The Tate wrote about her work:
Bhimji’s photographs capture human traces in landscape and architecture. Walls are a recurring motif, attracting her through their absorption of history as they become a record of those who built, lived within and ultimately abandoned them. Despite a conspicuous absence of the body, the photographs emit a human presence. Reference to it is sometimes explicit – a row of guns awaiting use in Illegal Sleep, yet sometimes only implied – the hanging, disconnected and electrical wires in my Burnt my heart …

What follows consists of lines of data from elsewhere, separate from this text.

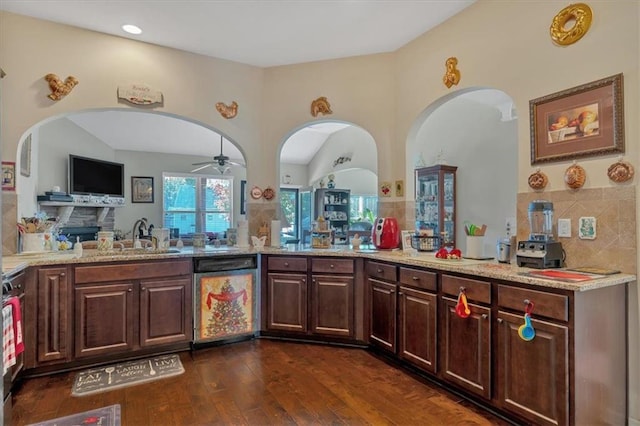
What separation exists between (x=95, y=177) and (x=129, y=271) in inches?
185

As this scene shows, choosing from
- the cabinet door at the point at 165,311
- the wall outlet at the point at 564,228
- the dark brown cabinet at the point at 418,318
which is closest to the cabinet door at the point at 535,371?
the dark brown cabinet at the point at 418,318

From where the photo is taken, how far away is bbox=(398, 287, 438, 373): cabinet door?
9.49ft

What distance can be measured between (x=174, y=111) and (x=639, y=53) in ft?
12.1

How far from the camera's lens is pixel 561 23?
2549mm

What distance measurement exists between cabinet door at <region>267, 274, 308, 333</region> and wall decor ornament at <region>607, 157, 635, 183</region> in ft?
8.23

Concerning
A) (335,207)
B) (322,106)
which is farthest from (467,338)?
(335,207)

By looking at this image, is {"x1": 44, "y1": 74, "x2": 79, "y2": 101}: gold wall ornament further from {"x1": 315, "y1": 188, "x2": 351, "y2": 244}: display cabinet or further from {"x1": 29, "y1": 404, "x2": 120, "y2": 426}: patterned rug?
{"x1": 315, "y1": 188, "x2": 351, "y2": 244}: display cabinet

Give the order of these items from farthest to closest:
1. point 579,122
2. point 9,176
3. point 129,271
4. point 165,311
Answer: point 165,311 → point 129,271 → point 9,176 → point 579,122

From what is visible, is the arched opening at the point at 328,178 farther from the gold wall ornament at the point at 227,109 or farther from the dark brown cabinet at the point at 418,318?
the dark brown cabinet at the point at 418,318

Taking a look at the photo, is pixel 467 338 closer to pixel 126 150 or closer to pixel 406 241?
pixel 406 241

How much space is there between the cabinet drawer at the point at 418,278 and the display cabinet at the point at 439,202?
2568 mm

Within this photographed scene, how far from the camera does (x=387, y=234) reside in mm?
3822

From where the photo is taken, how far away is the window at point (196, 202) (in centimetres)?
867

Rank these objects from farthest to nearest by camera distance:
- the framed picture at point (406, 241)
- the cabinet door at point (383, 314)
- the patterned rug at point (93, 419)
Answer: the framed picture at point (406, 241)
the cabinet door at point (383, 314)
the patterned rug at point (93, 419)
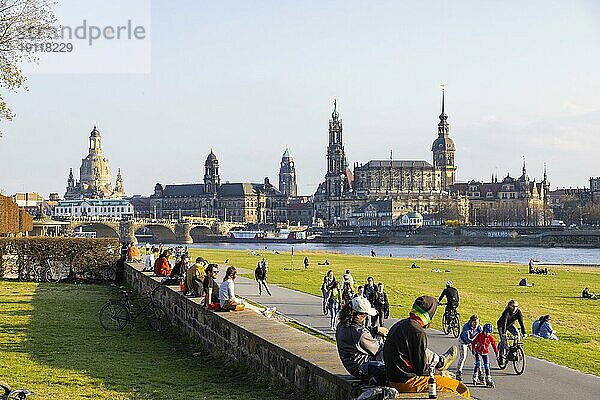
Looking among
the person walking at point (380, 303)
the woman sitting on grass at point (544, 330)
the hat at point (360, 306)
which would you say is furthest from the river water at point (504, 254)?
the hat at point (360, 306)

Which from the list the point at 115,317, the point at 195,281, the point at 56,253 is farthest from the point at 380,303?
the point at 56,253

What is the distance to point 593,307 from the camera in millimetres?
29781

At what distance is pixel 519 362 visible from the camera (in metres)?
14.2

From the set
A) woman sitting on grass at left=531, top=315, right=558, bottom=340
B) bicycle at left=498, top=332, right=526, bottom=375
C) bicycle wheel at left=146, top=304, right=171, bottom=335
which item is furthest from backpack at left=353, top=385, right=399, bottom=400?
woman sitting on grass at left=531, top=315, right=558, bottom=340

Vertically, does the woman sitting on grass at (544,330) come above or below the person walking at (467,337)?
below

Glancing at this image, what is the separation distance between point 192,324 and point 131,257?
71.2 ft

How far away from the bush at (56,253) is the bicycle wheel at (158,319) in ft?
43.6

Bhimji captures her sites with relentless formal concerns intended to convey qualities of universal human emotion and existence – grief, longing, love and hope. Concrete places become abstract sentiments as the physical rhythms of landscape and architecture become psychological
and she herself has said:
I have big questions about what happened in Uganda – the exterminations and erasures – as well as in places like Rwanda and Kosovo. But history is a complex and ambiguous process, and I think that it would narrow the meaning of my work to put it solely in that context. Instead, I like viewers to decide for themselves.
… a photograph cannot give you concrete information, which is why I’m more interested in tone and composition.
Although not directly linked to the topic of famine, it was interesting to see how she represented a narrative, so much about people and history, without including figures within her images, and she believes in the limited truths of a photograph, ‘the author is dead’ principle and prefers her audience to tell their own narratives.
touched on in a previous post….
A blog post posing some very similar questions and raising similar concerns as the OCA thread.
An article by Eric Reeves who has been writing about Sudan for many years, it includes many typical and harrowing images of skeletal people in dire need, he was offering to raise funds for the cause through purchases from his Etsy store or provided links to charities if people wished to donate directly. He obviously believed these ‘negative’ images were more likely to prompt a response.
It seems flippant for me to make academic comments, or argue the toss about how these people should be represented when so many are in danger of starving to death at this very moment due to climate change or war.
I also agree whole-heartedly with Leonie who stated:
what is miss in this discussion is a connection with the West. In order to not be stifled by the images, or be able to make a significant change that goes beyond making a donation, I think photography and maybe campaigns that are targeted at people in the West should focus much more on how all our lives are intertwined through climate change, capitalism and over-consumption in the West. Instead of only focusing on how people in development countries live and suffer, these campaigns should activate the viewers in the West to not only donate money, but take responsibility for the way they live themselves.
Following on from this, and to end my post I’ll finish with Edith Jungslager who picked up on the message both the photographers and the charities should be attempting to illustrate; that these people ‘are not helpless people, but they need help at this moment.’